4,258 votes for Bush out of 638 cast, nothing to worry about.
Franklin County Board of Elections and E-Vote Manufacturer Agree it Was Just a Computer 'Error'.
By Brad Friedman on 2/12/2005, 6:56pm PT  

Despite having spent a fair portion of our adult life as a computer programmer and having read the following AP story some four times, we still fail to discern what the hell they are talking about or how the following error could have occurred. Perhaps a computer whiz who is whizzier than us can explain it all for us in comments...

The maker of Franklin County's election machines has pinpointed the error that made a laptop computer give thousands of extra votes to President Bush on election night: Just like any overworked and distracted human, the machine was trying to do too much at once.
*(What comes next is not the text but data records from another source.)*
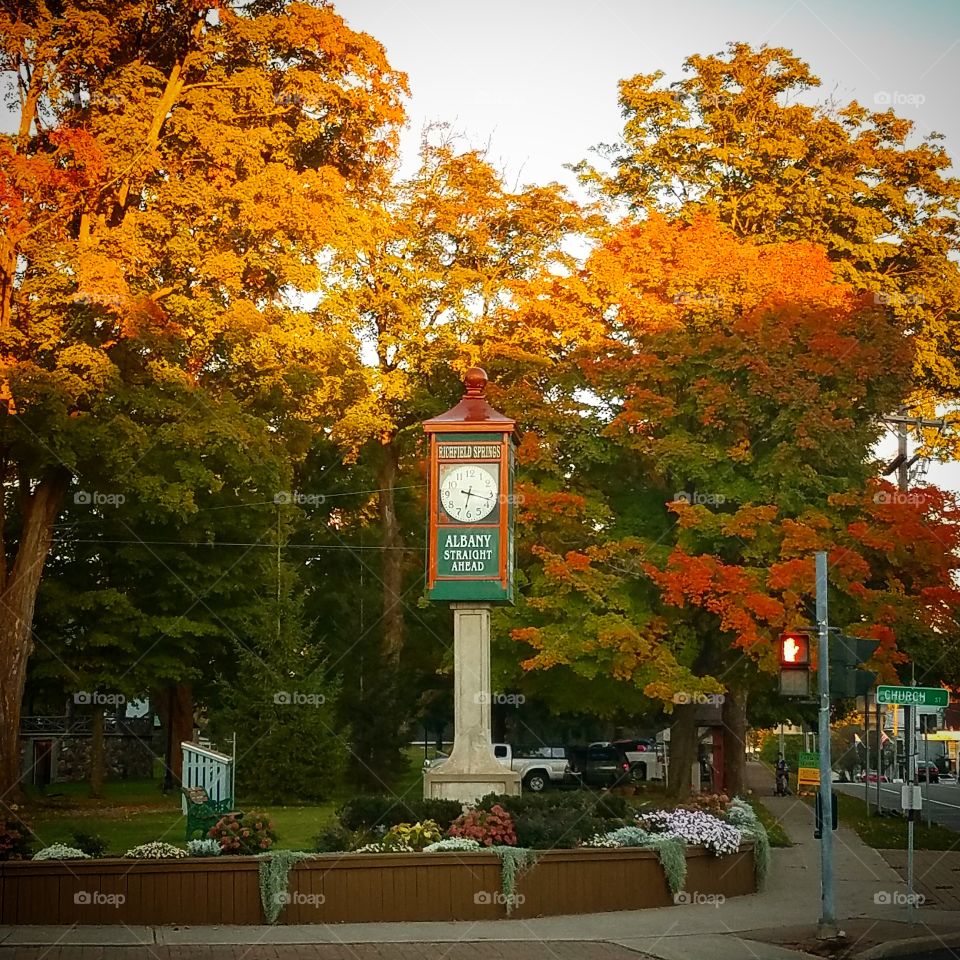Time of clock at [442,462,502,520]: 6:17
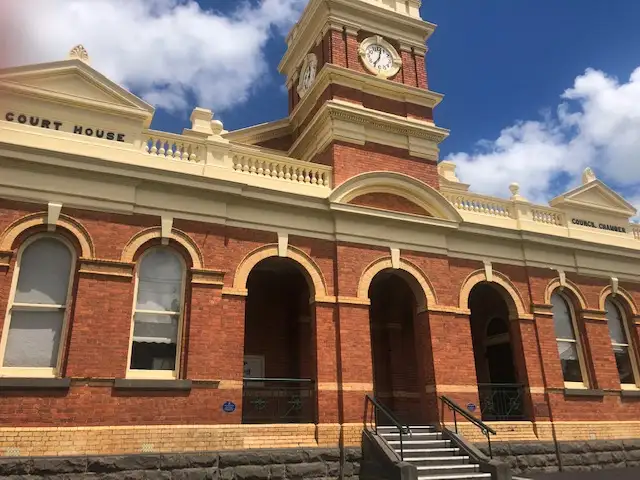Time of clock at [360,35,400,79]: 7:02
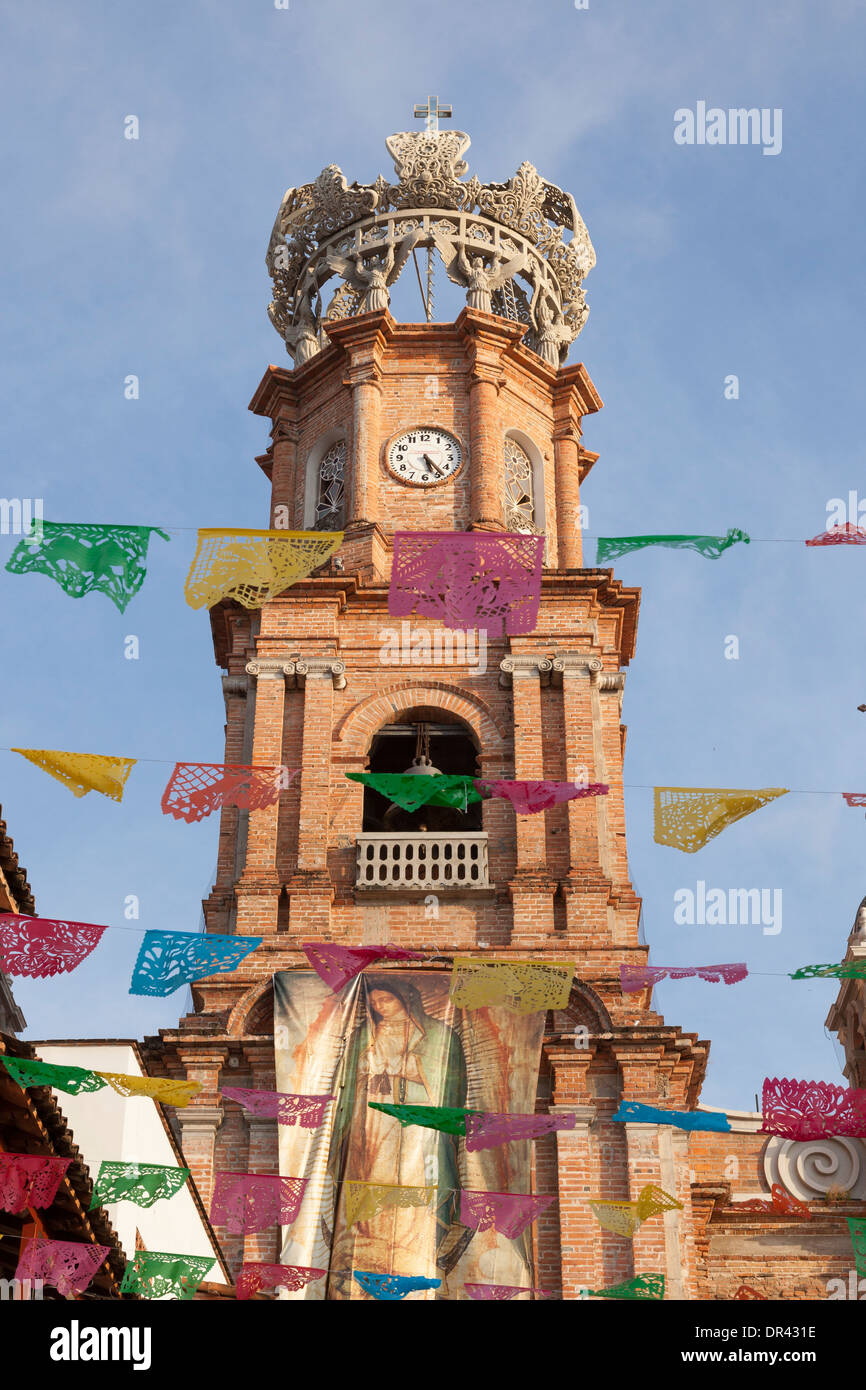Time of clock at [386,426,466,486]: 5:23
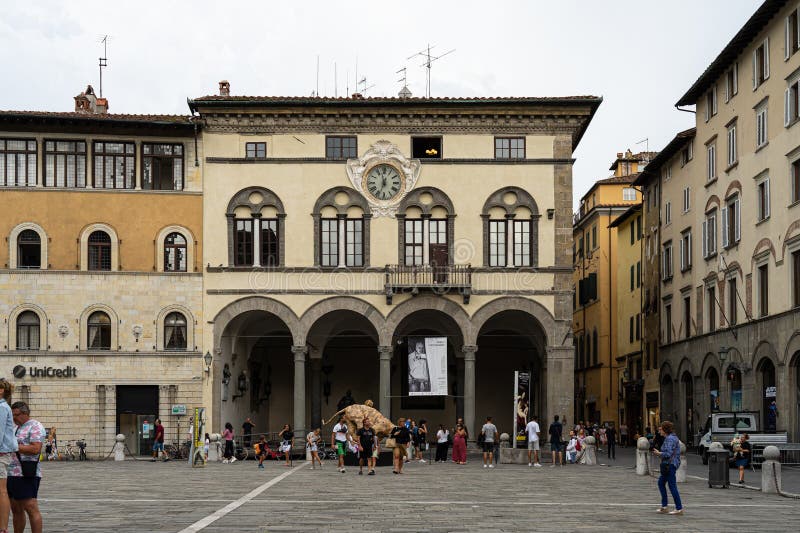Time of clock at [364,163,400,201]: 11:33
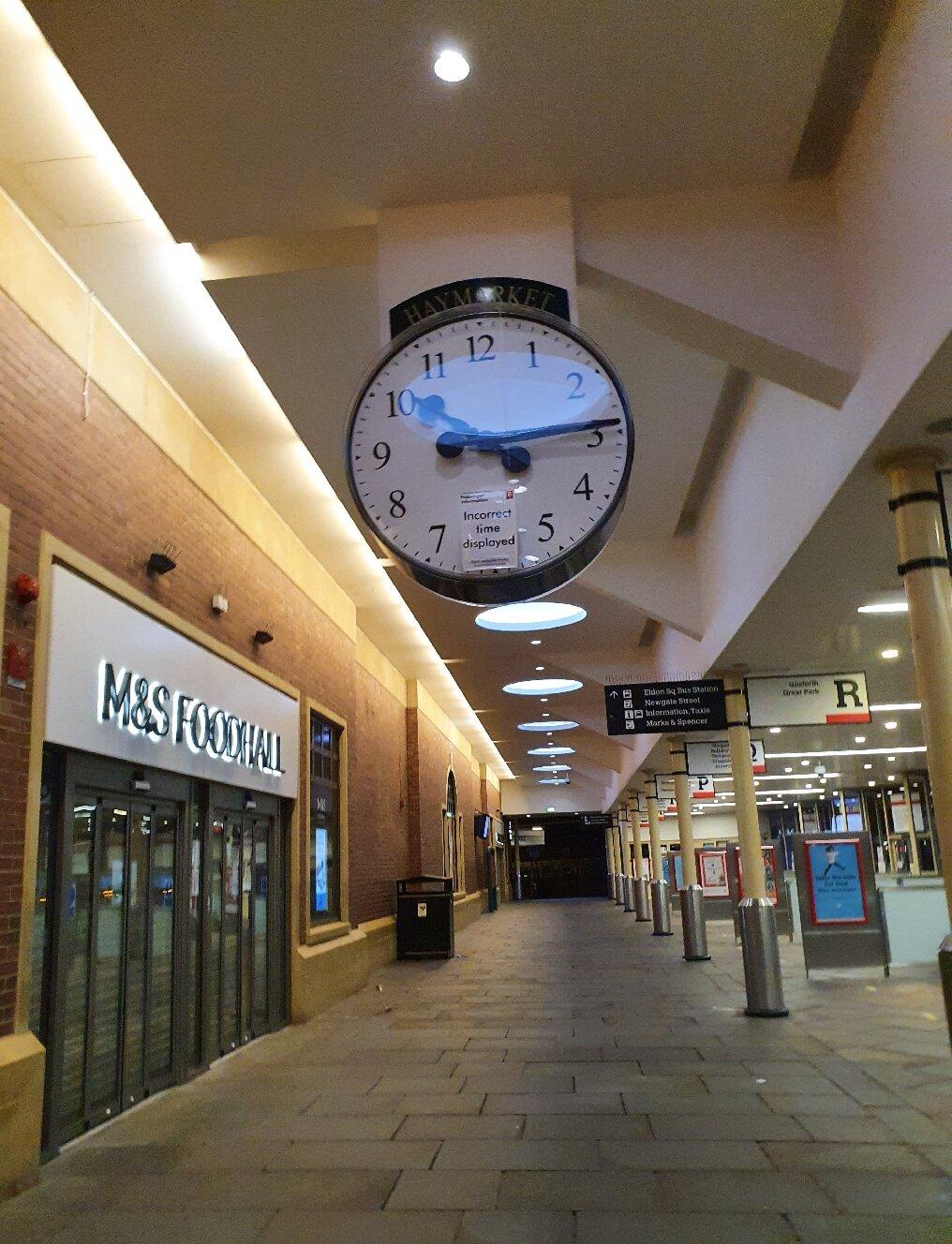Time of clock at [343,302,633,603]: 10:14
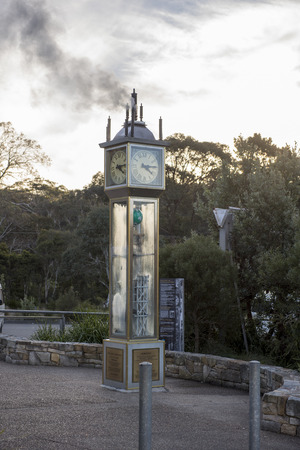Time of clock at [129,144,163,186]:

The mistake, caught several days after the election, had Bush receiving 4,258 votes in a precinct in the Columbus suburb of Gahanna where only 638 voters cast ballots. The corrected official count showed 365 votes for bush.
...
The review completed last week showed no fraud or tampering, said Matthew Damschroder, director of the Franklin County elections board.

Since December, Damschroder has said the error occurred when cartridges from individual voting machines were inserted into a reader connected to a laptop that sends data over secure lines to a central computer.

Danaher Controls, the voting machine manufacturer based in Gurnee, Ill., inspected the counting system from beginning to end and agreed that was when the error occurred, then figured out how.

Technicians concluded the laptop was busy completing another task just as numbers from that precinct were being fed into it.

"As a result, the laptop did not receive the data as fast as it was sent," said an elections board report on the probe. "Consequently, data was lost."

Danaher went further, identifying what computer bytes in the data disappeared. By feeding in data missing those bytes, technicians produced the same wrong vote total.

The good news, at least, is that both the Board of Elections in Franklin County, Ohio and the manufacturer that sold them the machines both agree that it wasn't their fault in any way, and was just a computer error, and we have nothing to be worried about.

Glad that's been cleared up.

Oh...P.S....These aren't the droids you're looking for.